ILSVRC uses a subset of ImageNet with roughly 1000 images in each of 1000 categories.
In all, there are roughly 1.2 million training images, 50,000 validation images, and 150,000 testing images.

Procedures:

(Describe the specifics of what this study involved.)

The study involves details they use to implement their model, such as how they preprocessed the data, which architecture they choose, which regularization techniques they used, and why, with some details about the hyperparameters.

The data-set(ImageNet):

ILSVRC-2010 is the only version of ILSVRC for which the test set labels are available. ILSVRC-2012 competition for which test set labels are unavailable.

ImageNet consists of variable-resolution images, while the system requires a constant input dimensionality. So they had to handle this.

  1. Scale a possibly rectangular image so that the short side is 256 pixels.
  2. Take the middle 256x256 patch as the input image.

The architecture

Architecture of the network

Contains, eight learned layers( five convolutional and three Fully-connected)

In the paper, the team mentioned that the network has not a usual architecture which makes it that efficient.

Here are some of the unusual features of the network’s architecture:

1- ReLU non-linerarity

They have used a ReLU (neurons with non-linearity — Rectified Linear Units) activation function

This figure from the paper is the best way to explain their choice!

Figure 1

Figure 1: Four-layer convolutional neural models. network with ReLUs (solid line) reaches a 25%, training error rate on CIFAR-10 six times faster than an equivalent network with Tanh neurons (dashed line).

  • The learning rates for each network were chosen independently to make training as fast as possible.
  • No regularization of any kind was employed.

Conclusion: Deep convolutional neural networks with ReLUs train several times faster than their equivalents with Tanh units.

The team believes that

Faster learning has a great influence on the performance of large models trained on large datasets.

different Activation functions

2- training on multiple GPUs

Training such a large dataset needs memory! Therefore the team spread the network across two GPUs.

Current GPUs are particularly well-suited to cross-GPU parallelization, as they are able to read from and write to one another’s memory directly, without going through host machine memory.

  • Puts half of the kernels on each GPU.
  • The GPUs communicates only on certain layers!

They also mentioned the local response Normalization, overlapping pooling, for more details I recommend reading the original paper link below!

Reducing Overfitting

Training such a large data set, the team consider two ways to combat overfitting

  • Data Augmentation: In which they use two forms
    1- Consists of generating image translations and horizontal reflections ( extracting random 224 x 224 patches and their horizontal reflections from the 256x256 images and training the network on these extracted patches.
    2- Consists of altering the intensities of the RGB channels in training images (they perform PAC Color Augmentation on the set of RGB pixel values throughout the ImageNet training set).
  • Dropout: Consists of setting to zero the output of each hidden neuron with probability of 0.5.

Training

The model was trained with stochastic gradient descent with a momentum of 0.9, weight decay of 0.0005, and batch size of 128 images

Initialization:

  • Weights(in each layer): from a zero-mean Gaussian distribution with a standard deviation of 0.01.
  • Biases(in the second, fourth, and fifth convolutional layers + the fully-connected hidden layers) with the constant 1.

→accelerates the early stages of learning by providing the ReLUs with positive inputs.

  • learning rate(for all layers): Was adjusted manually throughout training.

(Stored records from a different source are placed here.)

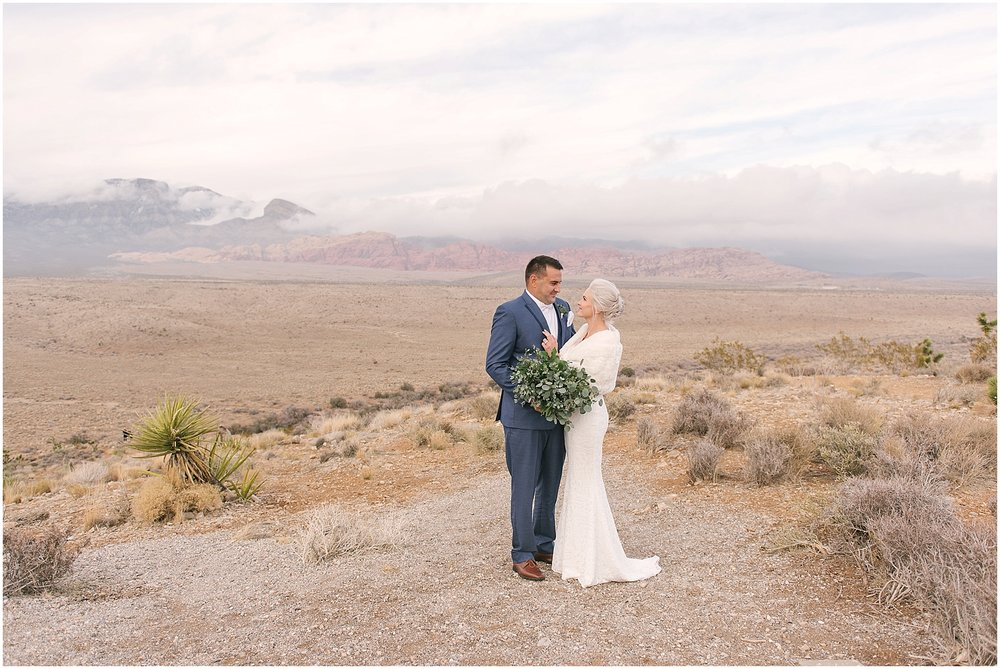 las_vegas__wynn_hotel_elopement_red_rock_photos-33.jpg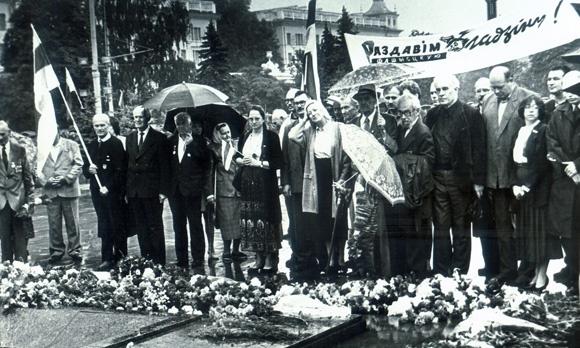 Дзень Перамогі. Сярод удзельнікаў цырымоніі – Генадзь Карпенка (чацвёрты справа), Ніл Гілевіч (шосты справа)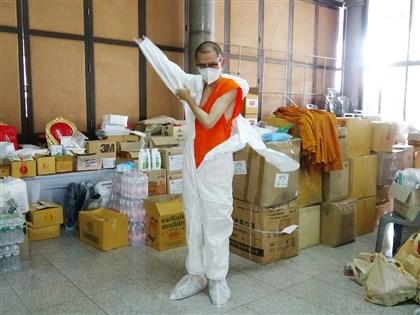 穿上防護衣走入社區 泰國僧侶站上抗疫前線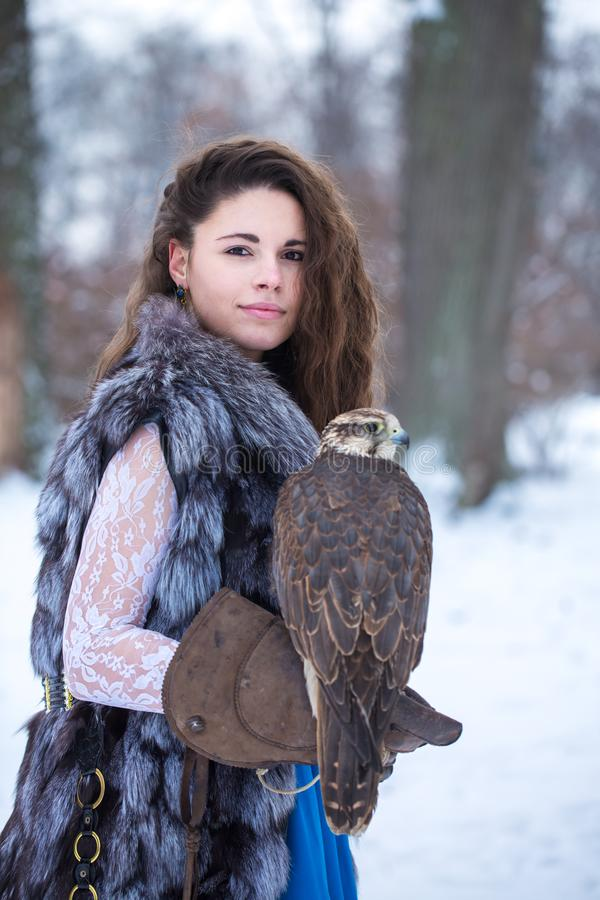 Mulher e falcão no inverno fotografia de stock royalty free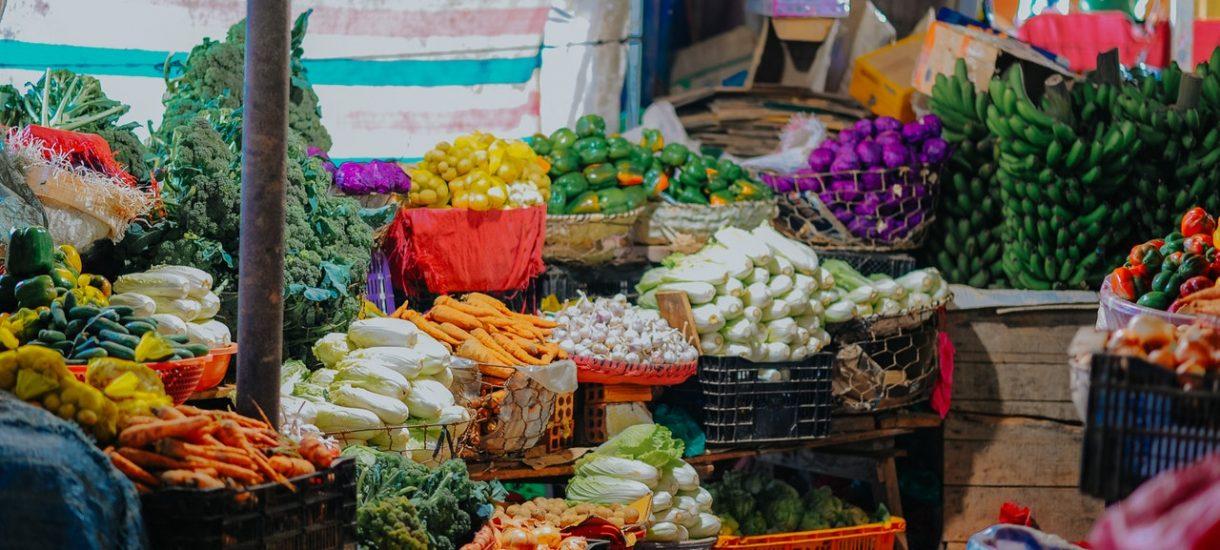 Targowiska i bazarki mogą zniknąć lub zmniejszyć swoją powierzchnię. Kupcy przegrywają z Lidlem, Biedronką czy Carrefourem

It was initialized at 0.01.

Learning time:

  • Five to six days on two NVIDIA GTX 580 3GB GPUs. (90 cycles trough the training set of 1.2 millions images.)

Results:

(the major findings and results.)

The AlexNet major findings, that it was able to recognize off-center objects and most of its top five classes for each image are reasonable.

AlexNet achieved Top-1 error rate of 37.5% and Top-5 error rate of 17.0% on ILSVRC-2010.

On the 2012 Challenge, the authors pre-trained the model on the ImageNet 2011 Fall dataset release and reduced the error rate down to 15.3%

Conclusion:

(Summarizing the researchers’ conclusions.)

Using purely supervised learning, the deep convolutional neural network was able to achieve great results. Layers numbers and types are precisely chosen for this performance.

Personal Notes:

This study is insightful! in particular the arguments used to clarify why a specific decision to choose a hyperparameter value or function took place.
It had several concepts that I had to explore further, such as the local response Normalization, and training on multiple GPUs.

--

--